Sorry for the delay. Attached are pictures of inside the weatherproof electrical enclosure & light install. I used 3M 540 polyurethane adhesive to glue the back side of light fixtures as they are a press fit but we're not as secure as I liked but any polyurethane adhesive will do. My boat trailer tires are balanced by tire shop but at certain speeds over 50mph the port side has a slight vibration so I wanted a little insurance. Leave plenty of wire to rework in the future. I'm a big fan of chaff gear on boat trailer wiring as typically the wire is cheap with thin/brittle insulation and (galvanized/aluminum) have rough spots and sharp edges. The majority of time in this project was spent accurately cutting out the ovals in the enclosure lids. The LED light fixtures should be a snug press fit. I replaced my guide poles during this project and they can be cut to any desired length to match style of boat and desired height for visibility. Let me know if you have any further questions.


----------



## leon jones (Jan 13, 2022)

MANY THANKS










leon


----------



## Capt Obvious (3 mo ago)

Several years ago I rebuilt a trailer for an offshore boat that I had. Leading up to that at one point I had rewired the whole trailer new. After having a few lights broken by others hitting my trailer at the ramps and a few years of wear on the wiring it was time for a rewire. I bought the kit, wire, lights and hardware. I got to thinking about how I could make this last longer and be more protected. I eventually attached the lights to a 2x4, connected all of the wires and bungeed it to the cleats on the back of the boat. I would run the wires through the boat and plug into the truck. When I got to the ramp it was no real added time to take that off and put it into the back of the truck. Sure it make look a little hillbilly but for five years until I sold that boat I never replaced a lens, bulb, wire or plug, I never even had a flicker when they were plugged in. 
The wires on my current trailer are corroded and black inside, I noticed this when I replaced a light that had been hit at a ramp again. Had to keep stripping to get to good wire. When it is time to go through this trailer I will likely make up a similar portable rig. It will be the last set that I buy for this trailer I promise you.


----------



## leon jones (Jan 13, 2022)

back when all trailer lights were round Bubba would weld/bolt a piece of pipe on his trailers to protect the lights from "incidents" caused by warm blooded beings (2 & 4 legged)
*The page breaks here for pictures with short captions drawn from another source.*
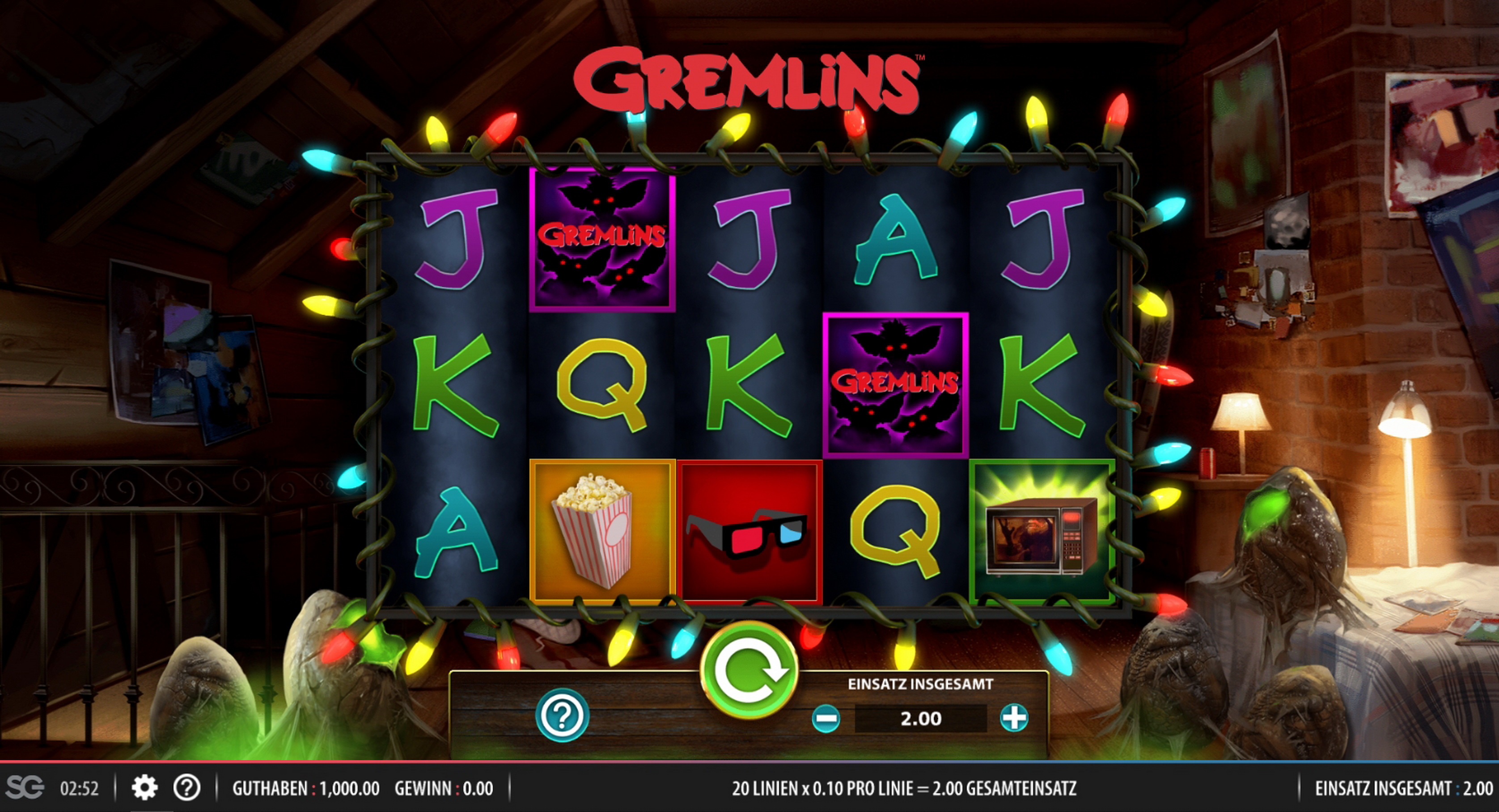 Reels in Gremlins Slot Game by Red7 Mobile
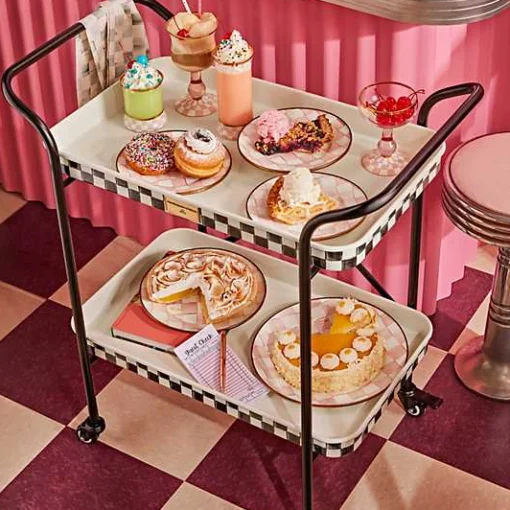 Courtly Check 2-Tier Kitchen Cart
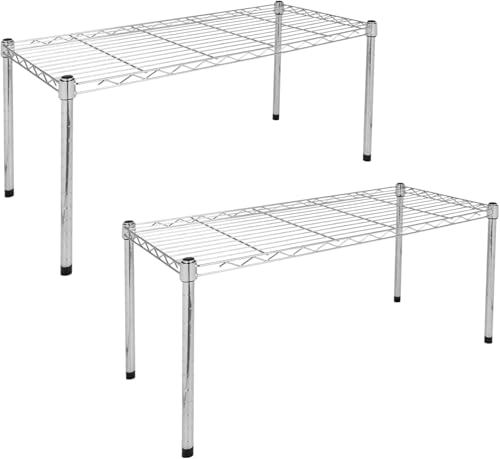 1-Tier Steel Wire Shelving Unit Organizer, 30-Inch Wide, 2-Pack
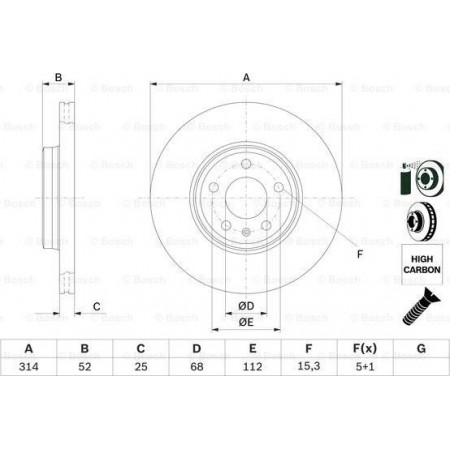 Disco freno AUDI A4 Avant IV (8K5, B8), Touring, 11.2007 - 12.2015 BOSCH 0 986 479 467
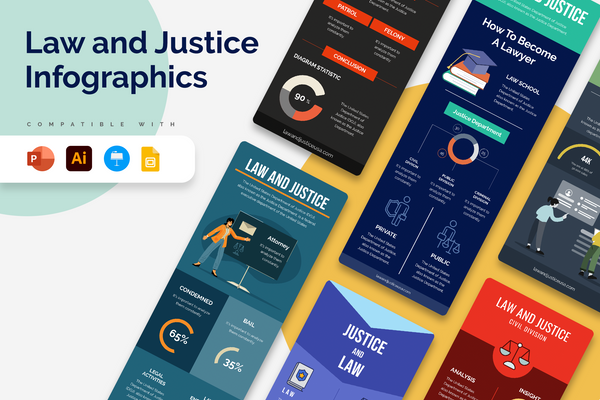 Law And Justice Vertical Infographics Templates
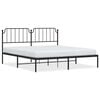 vidaXL Bed Frame Black Powder-Coated Steel Double Bed Frame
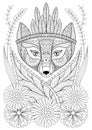 Zentangle wild fox with indian war bonnet in grass and flowers.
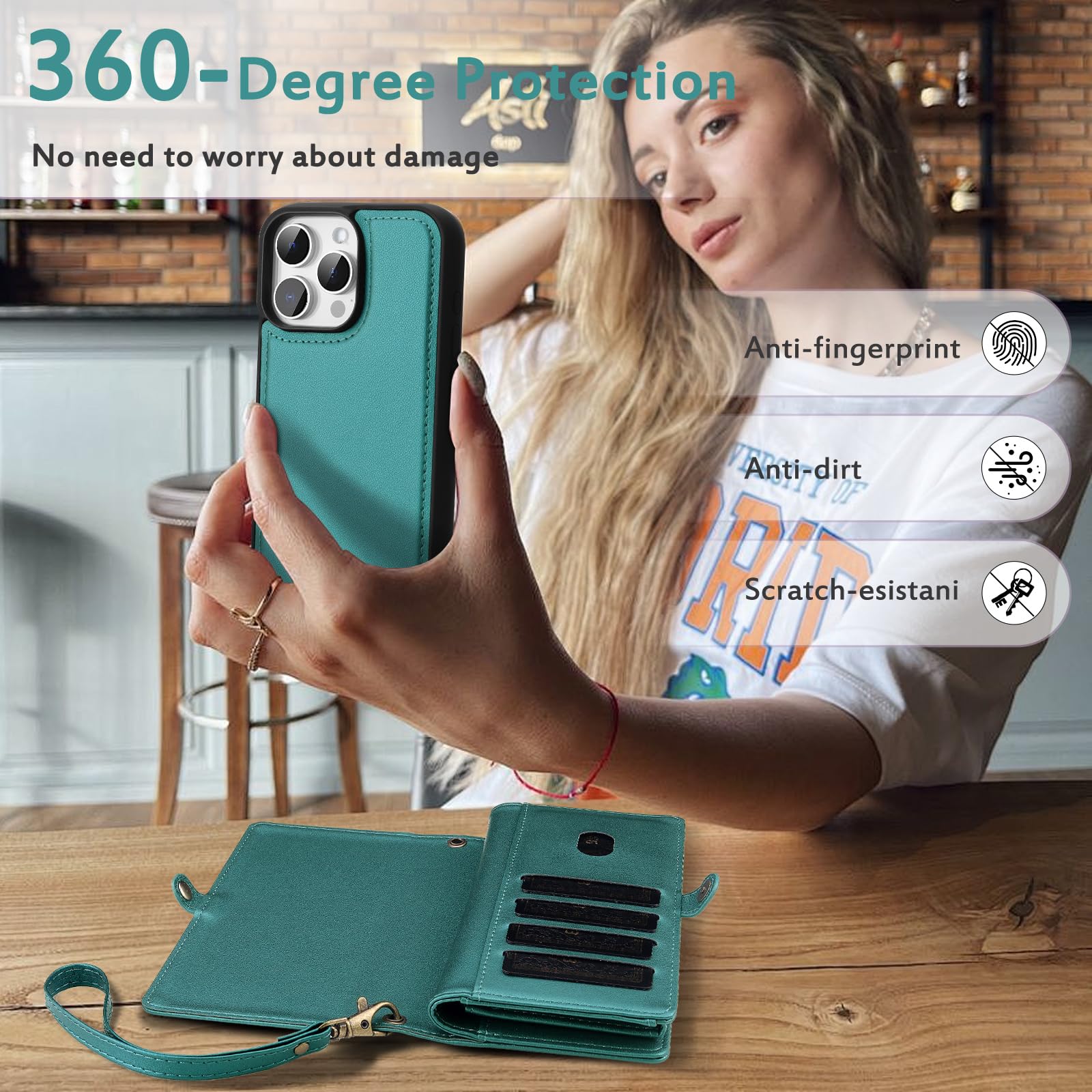 Etui portfelowe kompatybilne z iPhone 13 Pro Max, wielofunkcyjne, odpinane, magnetyczne etui 2 w 1, portfel na iPhone'a 13 Pro Max, z klapką, z paskiem na zamek błyskawiczny, etui na telefon z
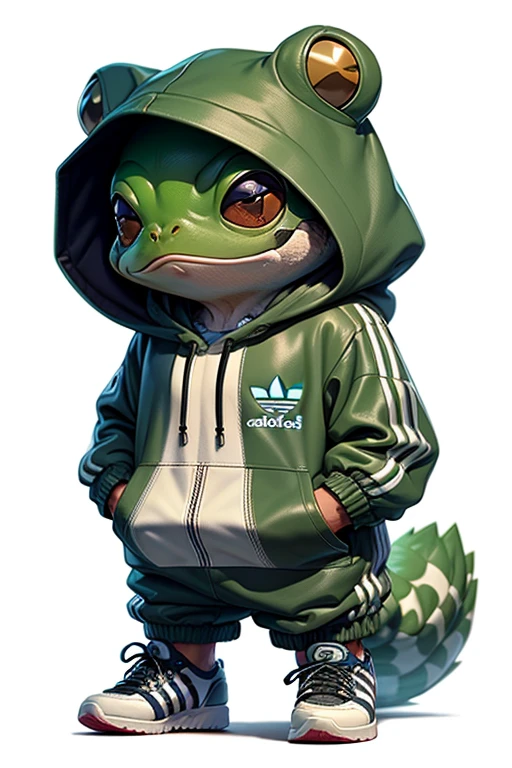 Anime of frog  wearing green hoodies from adidas and logo Manchester United football club  、Cute、adidas sneakers（Body hair is green 、Details of the appearance of the frog）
in the past few decades the commercial transportation industry has identified ways to mount lights using pre-made brackets that utilize rubber grommeted sealed lights w/ some even having quick change plugs on the back

for the light bar on the tin skiff i used these brackets w/ the rubber grommeted pop in lights simply screwed onto a 4x2 cross bar that is bungeed to the gunn'ls























EAZY PEAZY

if you giggle TRAILER LIGHT BRACKETS you will find a plethora of options ...

round & square & rectangular & multiple light brackets

all the way from simple "L" shaped brackets to fully enclosed to enclosed w/ external guards ...

most of them accept the sealed units making them even more reliable

don't forget to use waterproof connectors(crimp or low temp solder) which make the use of shrink tubing redundant

















HAVE FUN

leon


----------



## Capt Obvious (3 mo ago)

MY MAN!


----------